(Collected data)
------------------------
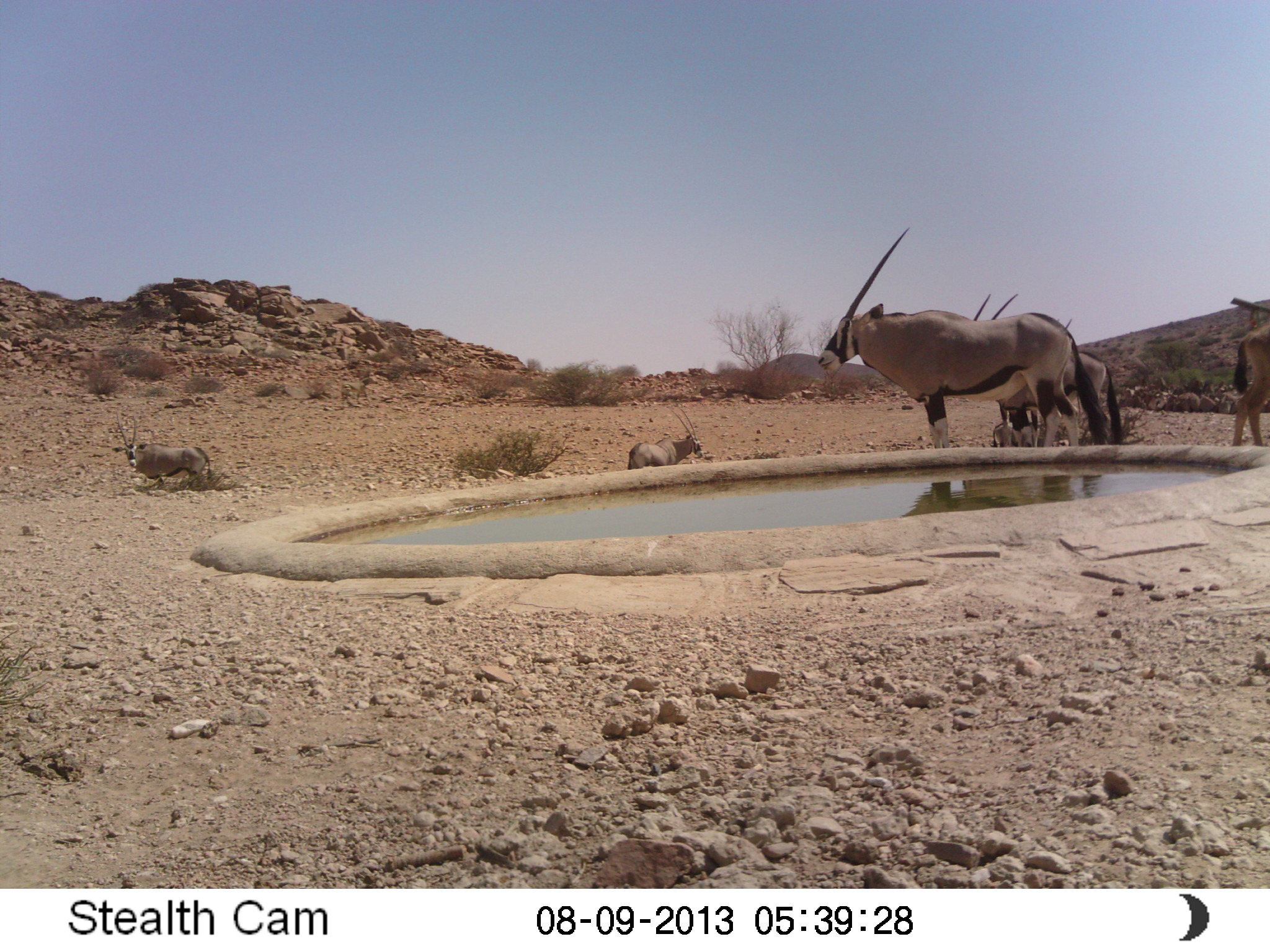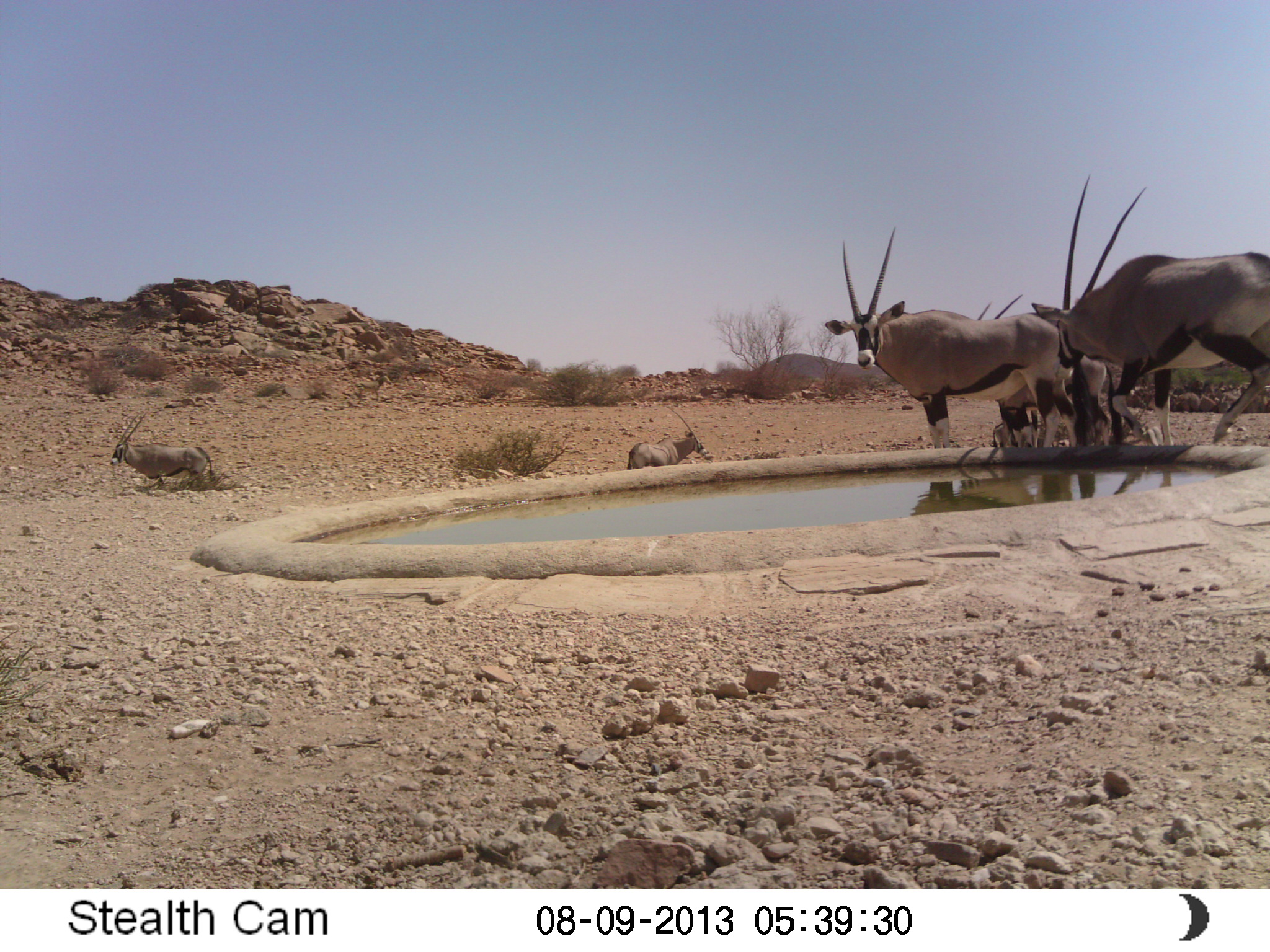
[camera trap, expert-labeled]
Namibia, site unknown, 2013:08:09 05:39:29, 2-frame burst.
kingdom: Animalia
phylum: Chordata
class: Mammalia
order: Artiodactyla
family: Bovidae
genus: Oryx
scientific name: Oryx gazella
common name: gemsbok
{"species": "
------------------------
Print out the records in full and exactly, dropping every picture.

[camera trap, expert-labeled]
Namibia, site unknown, 2013:08:09 05:39:29, 2-frame burst.
kingdom: Animalia
phylum: Chordata
class: Mammalia
order: Artiodactyla
family: Bovidae
genus: Oryx
scientific name: Oryx gazella
common name: gemsbok
{"species": "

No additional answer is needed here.